Look, I get it. We’ve gone through all of the past month-plus looking at our stopwatches, because it’s been one major event after another, starting in November with the midterm elections all the way through yesterday’s Fed meeting and today’s earnings.

Everyone’s gotten used to day trading. You needn’t look any further than that “two-day winning streak” crock of a headline. Even the Fed recalibrated its thinking – winning streaks used to have to last five, 10, or 15 days before deserving mention.

The fact that the Fed thinks that’s news speaks to a paradigm shift for investors. A shift toward stopwatches and away from calendars.

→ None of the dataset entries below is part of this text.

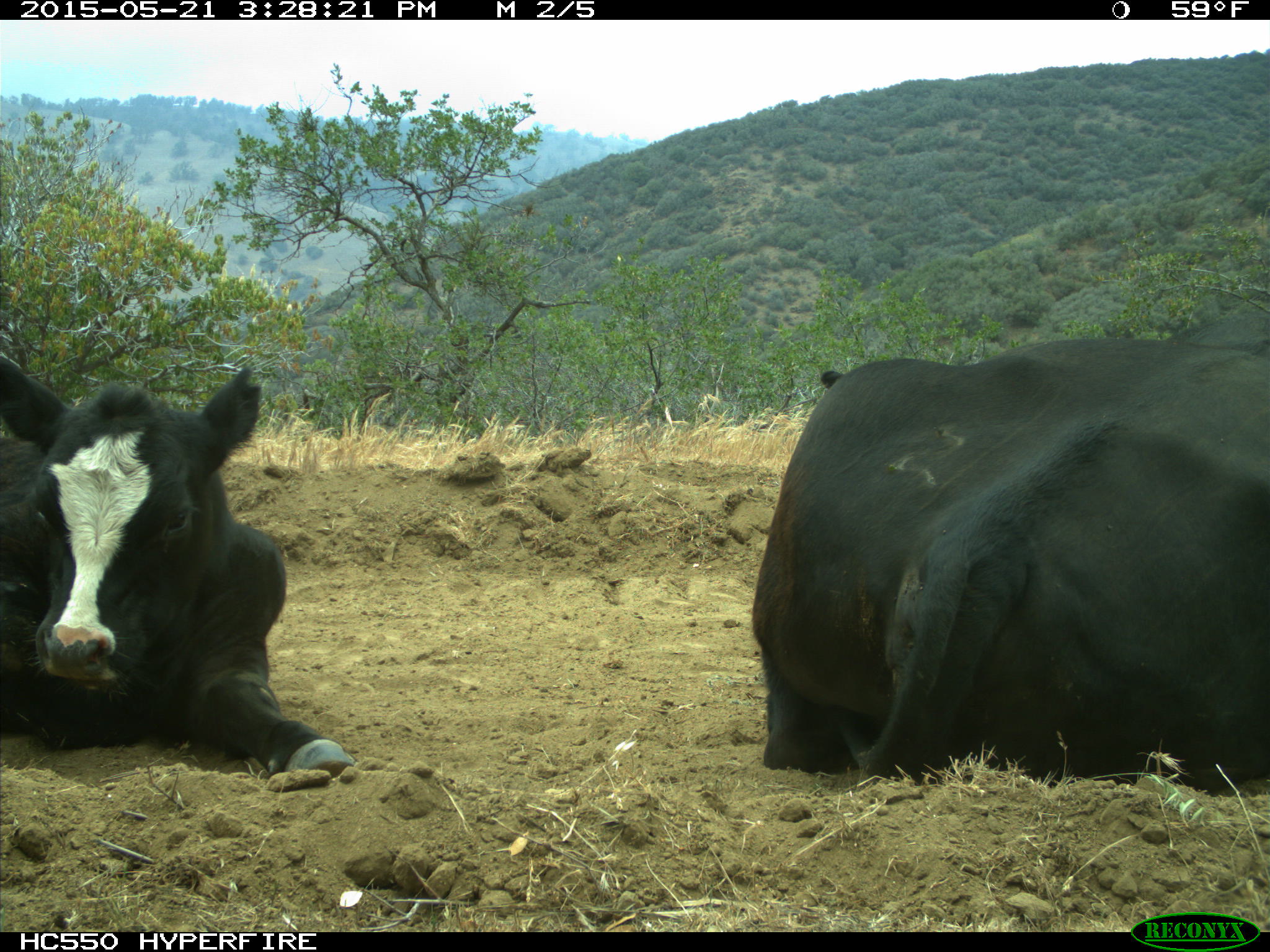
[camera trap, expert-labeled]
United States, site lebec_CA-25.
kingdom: Animalia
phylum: Chordata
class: Mammalia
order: Artiodactyla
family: Bovidae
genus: Bos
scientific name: Bos taurus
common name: domestic cow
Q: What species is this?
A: Bos taurus (domestic cow).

I mean, heck, investor polls are now obsolete because those things move at the speed of a calendar – and a slow one, at that.

Well, guess what, we don’t hear from Jerome Powell at a Fed decision meeting until February. Sure, the market will focus on the CPI number for a little while when it gets released, but it’s going to be drastically different from the past month or so when we couldn’t come up for air.

Now, the stopwatches can be put in the desk drawer and we can start actually making moves based on technicals and logic.

Imagine that, actually trading based on the reality of the market. So, we start looking out a little more and asking what the market’s telling us in terms of trends.

And that’s my specialty. My motto is let the market come to me, and that’s been really hard to do in such a breakneck, event-fueled environment. The market couldn’t even get from one day to the next without shockwaves.

But now that the dust is beginning to settle, I can really hone in on the parts that are on the verge of movement.

For now, I’m shifting my focus to SPDR S&P Retail ETF (XRT) and KBE SPDR S&P Bank ETF (XBE).

We’ve already seen today with some retail earnings announcements the signs of distress in that sector. The banks and financials have been sending out warning signs of a rough start to 2023 in the form of bonus cuts and potential layoffs.

But their rough start to 2023 will be a lucrative one for us. You just have to be patient and ignore the stopwatch.